(Spatial relation data)
↓↓↓
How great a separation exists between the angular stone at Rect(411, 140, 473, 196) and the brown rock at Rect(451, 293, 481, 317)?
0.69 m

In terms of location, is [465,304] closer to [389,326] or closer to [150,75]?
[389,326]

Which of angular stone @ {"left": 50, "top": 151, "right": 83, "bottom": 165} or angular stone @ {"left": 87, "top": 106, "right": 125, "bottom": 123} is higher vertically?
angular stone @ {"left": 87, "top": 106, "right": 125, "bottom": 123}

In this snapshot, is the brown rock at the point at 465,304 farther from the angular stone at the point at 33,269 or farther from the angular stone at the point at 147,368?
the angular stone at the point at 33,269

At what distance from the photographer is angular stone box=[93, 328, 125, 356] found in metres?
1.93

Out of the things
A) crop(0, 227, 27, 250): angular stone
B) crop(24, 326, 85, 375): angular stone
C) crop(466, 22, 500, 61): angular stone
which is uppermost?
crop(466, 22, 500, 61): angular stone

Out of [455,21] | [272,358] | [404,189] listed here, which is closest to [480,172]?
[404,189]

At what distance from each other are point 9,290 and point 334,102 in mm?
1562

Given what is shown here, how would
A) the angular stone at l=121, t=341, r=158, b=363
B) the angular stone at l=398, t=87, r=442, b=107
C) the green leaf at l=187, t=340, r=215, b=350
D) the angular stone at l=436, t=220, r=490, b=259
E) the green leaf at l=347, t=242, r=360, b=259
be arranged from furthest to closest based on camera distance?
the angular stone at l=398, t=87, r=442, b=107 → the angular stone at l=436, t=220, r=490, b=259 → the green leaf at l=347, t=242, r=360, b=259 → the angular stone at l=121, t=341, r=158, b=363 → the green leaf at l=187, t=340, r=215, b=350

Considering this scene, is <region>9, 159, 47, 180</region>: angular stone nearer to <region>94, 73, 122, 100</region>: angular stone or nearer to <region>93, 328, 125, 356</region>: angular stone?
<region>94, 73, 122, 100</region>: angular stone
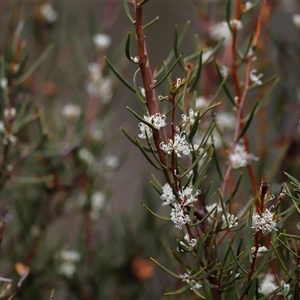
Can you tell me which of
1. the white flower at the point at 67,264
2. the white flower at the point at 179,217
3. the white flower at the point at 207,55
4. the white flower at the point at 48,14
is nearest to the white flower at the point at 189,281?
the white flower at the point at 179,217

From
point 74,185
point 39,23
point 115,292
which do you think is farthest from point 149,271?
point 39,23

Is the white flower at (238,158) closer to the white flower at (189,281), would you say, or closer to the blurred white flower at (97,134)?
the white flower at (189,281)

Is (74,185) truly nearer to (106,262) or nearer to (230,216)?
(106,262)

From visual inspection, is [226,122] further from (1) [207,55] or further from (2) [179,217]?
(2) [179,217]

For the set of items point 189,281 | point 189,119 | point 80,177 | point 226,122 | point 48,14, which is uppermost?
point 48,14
↑↑↑
↓↓↓
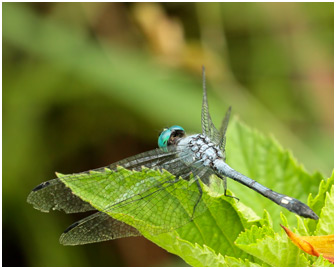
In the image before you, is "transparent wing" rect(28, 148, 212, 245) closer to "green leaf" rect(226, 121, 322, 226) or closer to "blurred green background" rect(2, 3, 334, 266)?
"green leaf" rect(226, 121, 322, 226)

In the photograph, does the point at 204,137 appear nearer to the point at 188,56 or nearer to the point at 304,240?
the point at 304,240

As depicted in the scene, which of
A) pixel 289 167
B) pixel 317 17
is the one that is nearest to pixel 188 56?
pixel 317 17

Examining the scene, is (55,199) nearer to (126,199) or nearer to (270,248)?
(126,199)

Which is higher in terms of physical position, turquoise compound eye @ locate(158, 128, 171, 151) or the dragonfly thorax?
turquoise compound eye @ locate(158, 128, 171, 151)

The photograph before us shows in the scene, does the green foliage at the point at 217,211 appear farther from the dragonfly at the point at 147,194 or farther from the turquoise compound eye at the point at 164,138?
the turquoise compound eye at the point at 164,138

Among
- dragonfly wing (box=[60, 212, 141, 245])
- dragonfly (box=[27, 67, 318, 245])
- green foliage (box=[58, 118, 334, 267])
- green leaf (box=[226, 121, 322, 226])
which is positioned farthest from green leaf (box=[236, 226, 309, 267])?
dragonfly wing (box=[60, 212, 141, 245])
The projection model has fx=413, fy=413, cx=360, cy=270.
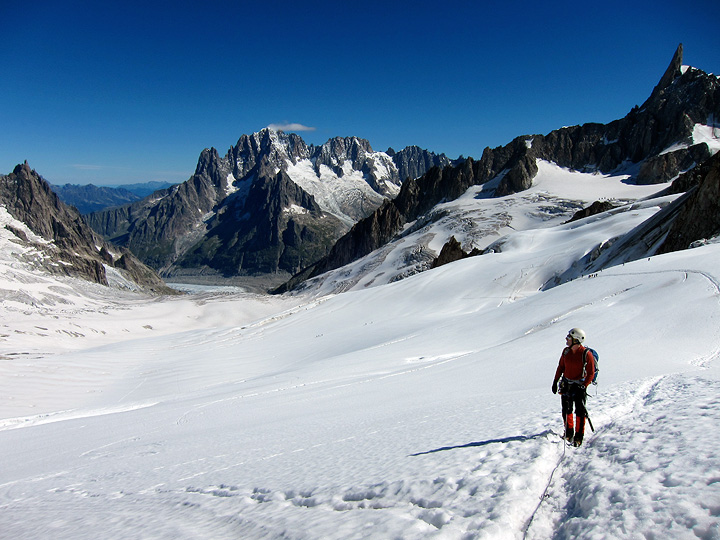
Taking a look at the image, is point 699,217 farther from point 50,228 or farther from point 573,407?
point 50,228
↑↑↑
# What to do:
Which lines in the records above contain the word "farthest" with the same capitalization? Copy each of those lines in full.

# The output:
which do you think is farthest from point 149,271?
which is positioned farthest from green leaf (box=[236, 226, 309, 267])?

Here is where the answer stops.